1500 deaths in the recent European heat wave was due to climate change

1500 deaths in the recent European heat wave was due to climate change

A fire fighting plan that falls water over a fireplace near Athens, Greece

Costas Baltas/Anadolu via Getty Images

An intense heat wave in June and July killed 2300 people throughout London and other European cities, a death toll that was almost tripled by climate change. It may take months to determine the impact of climate change in health, but researchers have now developed a method to do this quickly.

A “High Cup” of high atmospheric pressure UKTT extreme heat to Western and Central Europe at the end of June, with temperatures reaching almost 35ËšC in London, 40ËšC in Paris and 46ËšC degrees in parts of Spain and Portugal. Wildfires flamed across the Mediterranean, nuclear reactors were shut down in Switzerland and France, and Italian regions banned outdoor labor during the hottest parts of the day after a construction worker died.

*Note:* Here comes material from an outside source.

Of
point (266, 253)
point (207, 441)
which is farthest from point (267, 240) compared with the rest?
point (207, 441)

Researchers at the World Weather Award Network used weather data to estimate how intense the heat wave would have been without climate change, and then compared this to what actually happened. They combined their rapid attribution with research from the London School of Hygiene & Tropical Medicine, which has drawn the relationship between daily temperature and excess deaths in European cities. The researchers used this curve in the real world temp that

They estimated that 2300 people died of heat between June 23 and July 2 in Athens, Barcelona, ​​Budapest, Frankfurt, Lisbon, London, Madrid, Milan, Paris, Rome, Sassari and Zagreb. The analysis showed that the heat wave would have killed 700 people, even in a cooler world. But because climate change reinforced temperatures by up to 4 degrees, another 1500 people died. Heat is the deadliest type of extreme weather, but it is a quiet killer who exacerbates existing diseases and is often not registered on death certificate.

This is the first study that calculates climate -related death immediately after a heat wave. In London, climate change was responsible for 171 of 235 fatalities. “That for me does [climate change] More real, “says team member Friederike Otto at Imperial College London.” We need decision makers to intervene. “

“Now it is closer to dangerous heat for more people,” says team member Ben Clarke, also to Imperial College London. Eighty -Chief’s percent of those killed turned 65 or older, the most vulnerable group.

The research can underestimate the death because it binds to mortality data from a cool past, according to Kristie EBI at the University of Washington in Seattle.

“We know what happens when you get to these really extreme temperatures,” she says.

While governments now provide more heat wave warnings, response plans and infrastructure still need improvement. Milan, the hardest hit city with 499 deaths, suffers from high air pollution, which can be worsened by heat. Madrid, where 90 percent of the deaths were caused by climate change, lacking green surroundings to theme urban heat island effect.

And in London, many buildings are poorly ventilated. Currently, the city could offer drinking water in pipe stations and ban non-essential car trips under heat waves, says Otto. Teachers and officials must also tell people about heat risk. “Even if you think you’re invincible, you’re not,” she says.